A bold breakthrough is on the horizon: researchers claim to measure blood glucose noninvasively using imaging, potentially ending the ordeal of finger pricks for many people with diabetes. This work, developed at MIT, could offer an alternative to traditional monitoring devices that rely on skin-penetrating sensors or regular fingerstick testing.
Today, numerous individuals with diabetes rely on continuous glucose monitors (CGMs) to track their glucose levels. While CGMs avoid daily fingersticks, they still involve a small interstitial needle and have a wear window limited to about 15 days. Some patients continue to rely on fingerstick tests, drawing blood from the finger several times daily to check glucose.
The MIT team employs Raman spectroscopy, a technique that reveals tissue chemistry by directing near-infrared or visible light at it. They built a compact, shoebox-sized device around this method to gauge blood glucose without needles. In tests, the method produced readings comparable to those from a commercial CGM in a healthy volunteer.
Though the current prototype is not yet a wearable sensor, the researchers are pursuing a wearable version that is currently under evaluation in a small clinical study.
“Finger sticks have long been the standard for measuring blood sugar, but the daily pricks are unwelcome,” commented Jeon Woong Kang, an MIT research scientist and the study’s senior author. “If a noninvasive glucose monitor can achieve high accuracy, virtually all people with diabetes could benefit from this technology.”
Arianna Bresci, an MIT postdoctoral researcher, led the study, which was published in Analytical Chemistry.

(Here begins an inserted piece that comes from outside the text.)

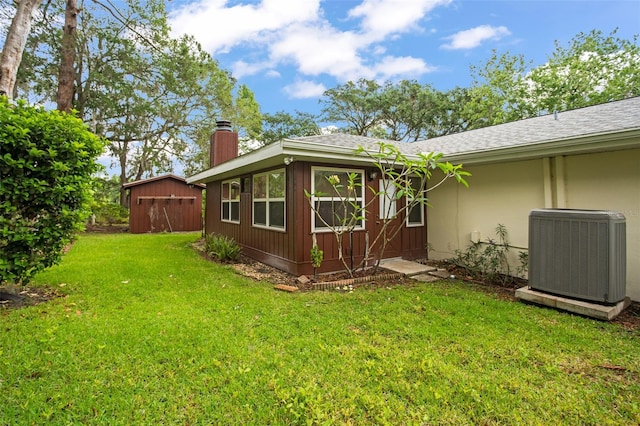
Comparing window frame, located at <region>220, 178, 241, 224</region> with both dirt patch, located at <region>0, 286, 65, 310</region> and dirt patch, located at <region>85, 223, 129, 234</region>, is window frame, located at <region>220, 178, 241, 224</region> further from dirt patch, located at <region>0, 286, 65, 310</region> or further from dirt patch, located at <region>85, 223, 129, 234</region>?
dirt patch, located at <region>85, 223, 129, 234</region>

Other collaborators include Peter So, head of MIT’s Laser Biomedical Research Center and a professor of biological and mechanical engineering, along with Youngkyu Kim and Miyeon Jue from Apollon Inc., a biotechnology company based in South Korea.
What makes the noninvasive approach work
The MIT team aimed to build a comfortable wearable glucose monitor. Their key breakthrough came from refining Raman spectroscopy to detect glucose signals that are typically overwhelmed by other molecular signals in tissue. By illuminating the skin with near-infrared light at one angle and collecting the Raman signal from a different angle, they can filter out interfering information.

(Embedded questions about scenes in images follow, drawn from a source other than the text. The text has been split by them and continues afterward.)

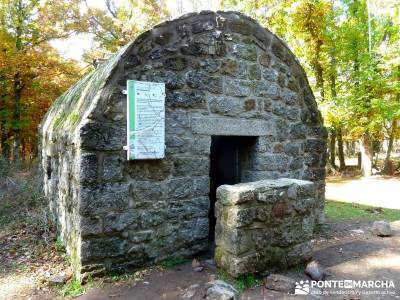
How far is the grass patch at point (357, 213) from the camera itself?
6891 millimetres

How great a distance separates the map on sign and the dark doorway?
173cm

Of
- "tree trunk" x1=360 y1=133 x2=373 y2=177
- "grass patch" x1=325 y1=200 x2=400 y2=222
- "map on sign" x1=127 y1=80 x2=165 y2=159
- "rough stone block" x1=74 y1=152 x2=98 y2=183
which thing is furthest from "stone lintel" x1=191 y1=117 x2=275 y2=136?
"tree trunk" x1=360 y1=133 x2=373 y2=177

Initial measurements used equipment about the size of a desktop printer. Since then, the system has been miniaturized. In the latest work, the researchers narrowed attention to three bands in the Raman spectrum—out of roughly a thousand bands—one band corresponding to glucose and two accounting for background signals. This simplification lowers both the data burden and the hardware requirements.
In a four-hour session, an arm rested on the device as near-infrared light passed through a small glass window into the skin to take readings. Each reading required just over 30 seconds, with measurements taken every five minutes.
During testing, the participant consumed two 75-gram glucose drinks to induce changes in glucose levels. The results showed accuracy comparable to two commercial CGMs worn simultaneously by the same person.
Looking ahead, the team has developed an even smaller prototype roughly the size of a cellphone and plans a larger hospital-based study next year to include participants with diabetes. The ultimate goal is to shrink the device further to the size of a watch and ensure reliable readings across diverse skin tones.
If successful, this noninvasive approach could transform diabetes management by delivering accurate glucose information without finger pricks, improving monitoring consistency and reducing complications tied to under- or over-testing. Still, questions remain about real-world performance, long-term wearability, and how well the method works across varied populations. Would you welcome a wristwatch-like glucose monitor in daily life, or would you reserve judgment until larger-scale trials confirm its reliability?